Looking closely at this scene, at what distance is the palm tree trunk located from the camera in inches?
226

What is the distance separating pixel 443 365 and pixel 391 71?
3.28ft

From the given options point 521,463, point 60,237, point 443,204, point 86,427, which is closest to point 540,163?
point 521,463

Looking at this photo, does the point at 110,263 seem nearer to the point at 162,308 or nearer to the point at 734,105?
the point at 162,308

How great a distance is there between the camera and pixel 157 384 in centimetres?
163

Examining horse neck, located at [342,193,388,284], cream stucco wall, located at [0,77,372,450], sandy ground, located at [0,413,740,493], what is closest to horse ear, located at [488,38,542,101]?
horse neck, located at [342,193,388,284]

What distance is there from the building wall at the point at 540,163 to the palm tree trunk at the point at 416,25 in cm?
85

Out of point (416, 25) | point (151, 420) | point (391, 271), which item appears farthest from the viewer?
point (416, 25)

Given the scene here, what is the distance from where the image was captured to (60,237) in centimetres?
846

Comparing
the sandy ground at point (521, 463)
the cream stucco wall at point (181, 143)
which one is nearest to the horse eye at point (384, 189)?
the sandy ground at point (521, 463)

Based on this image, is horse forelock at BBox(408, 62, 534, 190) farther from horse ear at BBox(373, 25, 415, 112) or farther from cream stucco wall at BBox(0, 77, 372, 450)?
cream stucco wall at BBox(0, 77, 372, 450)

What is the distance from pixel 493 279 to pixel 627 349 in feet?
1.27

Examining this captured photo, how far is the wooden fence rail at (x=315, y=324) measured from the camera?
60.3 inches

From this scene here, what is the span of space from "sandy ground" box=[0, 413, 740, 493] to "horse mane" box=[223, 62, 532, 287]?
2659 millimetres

» **What the task asks**:
Restate each of the entries above verbatim.

» **Solution for this problem**:
Looking closely at this scene, at what distance is the palm tree trunk located from the camera in inches?
226

What is the distance separating pixel 443 365 and pixel 391 71?
3.28ft

From the given options point 521,463, point 60,237, point 443,204, point 86,427, which is closest to point 540,163?
point 521,463

Looking at this photo, does the point at 110,263 seem nearer to the point at 162,308 or nearer to the point at 734,105?
the point at 162,308

How great a distance is there between the camera and pixel 157 384 in centimetres?
163

Examining horse neck, located at [342,193,388,284], cream stucco wall, located at [0,77,372,450], sandy ground, located at [0,413,740,493], what is closest to horse ear, located at [488,38,542,101]?
horse neck, located at [342,193,388,284]

What distance is there from the building wall at the point at 540,163 to the palm tree trunk at the point at 416,25 in cm?
85

Out of point (416, 25) | point (151, 420) | point (391, 271), which item appears farthest from the viewer?
point (416, 25)

Given the scene here, what is the distance from where the image was captured to (60,237) in centimetres?
846

Comparing
the sandy ground at point (521, 463)
the cream stucco wall at point (181, 143)
which one is nearest to the horse eye at point (384, 189)?
the sandy ground at point (521, 463)

Based on this image, is horse forelock at BBox(408, 62, 534, 190) farther from horse ear at BBox(373, 25, 415, 112) or farther from cream stucco wall at BBox(0, 77, 372, 450)?
cream stucco wall at BBox(0, 77, 372, 450)

What is the distance from pixel 493 279 to pixel 627 349 in feet?
1.27

Examining this captured photo, how far is the wooden fence rail at (x=315, y=324) measured from the camera?
60.3 inches

From this scene here, what is the span of space from "sandy ground" box=[0, 413, 740, 493] to "horse mane" box=[223, 62, 532, 287]?
2659 millimetres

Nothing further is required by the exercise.